O argumento usado pelo governo da ditadura para recusar a criação de um colonato judeu em Angola, foi um argumento do medo de abrir um “problema semita”, com a entrada em Portugal de judeus, “cuja tendência nómada e diferenciação rácica e religiosa os tornam praticamente inassimiláveis”. Marcelo Mathias, MNE ao tempo, atribuía aos judeus “certo caracter comunista” que os tornara “suspeitos à maioria dos estados capitalistas”.

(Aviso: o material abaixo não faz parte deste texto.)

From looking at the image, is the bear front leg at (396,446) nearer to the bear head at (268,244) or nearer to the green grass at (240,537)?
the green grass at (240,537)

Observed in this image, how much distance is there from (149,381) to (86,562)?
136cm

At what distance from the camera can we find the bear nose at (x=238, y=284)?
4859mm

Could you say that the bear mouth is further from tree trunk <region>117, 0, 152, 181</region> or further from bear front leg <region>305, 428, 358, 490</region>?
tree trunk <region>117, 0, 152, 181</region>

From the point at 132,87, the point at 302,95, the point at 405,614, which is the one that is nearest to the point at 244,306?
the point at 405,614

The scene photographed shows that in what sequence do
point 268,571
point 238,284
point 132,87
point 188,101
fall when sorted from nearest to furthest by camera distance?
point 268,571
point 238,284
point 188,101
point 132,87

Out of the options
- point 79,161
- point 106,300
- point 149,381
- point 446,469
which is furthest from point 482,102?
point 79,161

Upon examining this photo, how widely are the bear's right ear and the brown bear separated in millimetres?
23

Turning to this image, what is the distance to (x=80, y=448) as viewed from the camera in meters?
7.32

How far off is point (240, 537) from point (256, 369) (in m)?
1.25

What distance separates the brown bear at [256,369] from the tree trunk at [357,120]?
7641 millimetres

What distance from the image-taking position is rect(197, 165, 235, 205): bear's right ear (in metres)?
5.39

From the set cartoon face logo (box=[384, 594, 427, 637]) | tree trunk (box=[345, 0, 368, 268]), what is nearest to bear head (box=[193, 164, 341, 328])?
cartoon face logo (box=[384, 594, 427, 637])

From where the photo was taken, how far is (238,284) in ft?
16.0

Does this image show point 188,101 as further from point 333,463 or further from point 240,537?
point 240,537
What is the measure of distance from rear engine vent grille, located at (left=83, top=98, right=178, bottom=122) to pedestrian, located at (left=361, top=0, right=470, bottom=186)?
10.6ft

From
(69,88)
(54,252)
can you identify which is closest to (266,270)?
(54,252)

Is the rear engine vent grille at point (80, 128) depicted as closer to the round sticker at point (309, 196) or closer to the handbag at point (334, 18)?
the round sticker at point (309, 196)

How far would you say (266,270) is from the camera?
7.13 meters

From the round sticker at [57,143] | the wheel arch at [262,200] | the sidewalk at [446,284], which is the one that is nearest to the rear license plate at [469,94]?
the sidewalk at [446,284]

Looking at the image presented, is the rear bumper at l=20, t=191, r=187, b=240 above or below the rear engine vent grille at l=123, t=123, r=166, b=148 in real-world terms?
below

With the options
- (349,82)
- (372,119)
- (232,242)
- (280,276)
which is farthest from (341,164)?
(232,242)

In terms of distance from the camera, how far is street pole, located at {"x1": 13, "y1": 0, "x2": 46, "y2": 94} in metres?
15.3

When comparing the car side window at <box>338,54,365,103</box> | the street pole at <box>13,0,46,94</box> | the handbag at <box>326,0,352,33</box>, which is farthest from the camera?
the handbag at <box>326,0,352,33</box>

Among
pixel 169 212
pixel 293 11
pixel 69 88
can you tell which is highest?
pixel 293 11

Era necessário ter em consideração a matriz ideológica da Constituição de 1933 e simultaneamente a componente religiosa subjacente à Concordata assinada entre Portugal e a Santa Sé, que incluía o Estatuto Missionário, para justificar as reservas mantidas por Salazar em relação a qualquer hipotética instalação de colonatos de judeus em Angola. Nunca terá visto com bons olhos esta remota hipótese, e só a sua diplomacia de contemporizar terá permitido alimentar ilusões a alguns, que nunca terão passado disso mesmo.
A presença da figura discreta, mas de uma influência impar na diplomacia portuguesa nas décadas de 30 e 40 de Luis Teixeira de Sampaio, um germanófilo assumido, que contribuiu decisivamente para cortar cerce algumas tentativas deste tipo por parte de Armindo Monteiro, por exemplo, ministro das colónias (1931-1935), ministro dos Negócios Estrangeiros (1935-1936) e embaixador de Portugal em Londres (1937-1943), ao tempo figura de primeiro plano na constelação salazarista.
Julgo ter contribuído para repor alguma verdade sobre um tema que tem trazido múltiplas discussões e afirmações perentoriamente erradas ao longo de décadas, mas que face aos documentos que entretanto estão disponíveis, tudo que coloquei está muito próximo dos factos ocorridos. Perante a teimosia dos factos nada a fazer!
Em breve tentarei fazer um artigo sobre a espionagem alemã na segunda guerra mundial em Angola, para se acabar também com algumas suposições!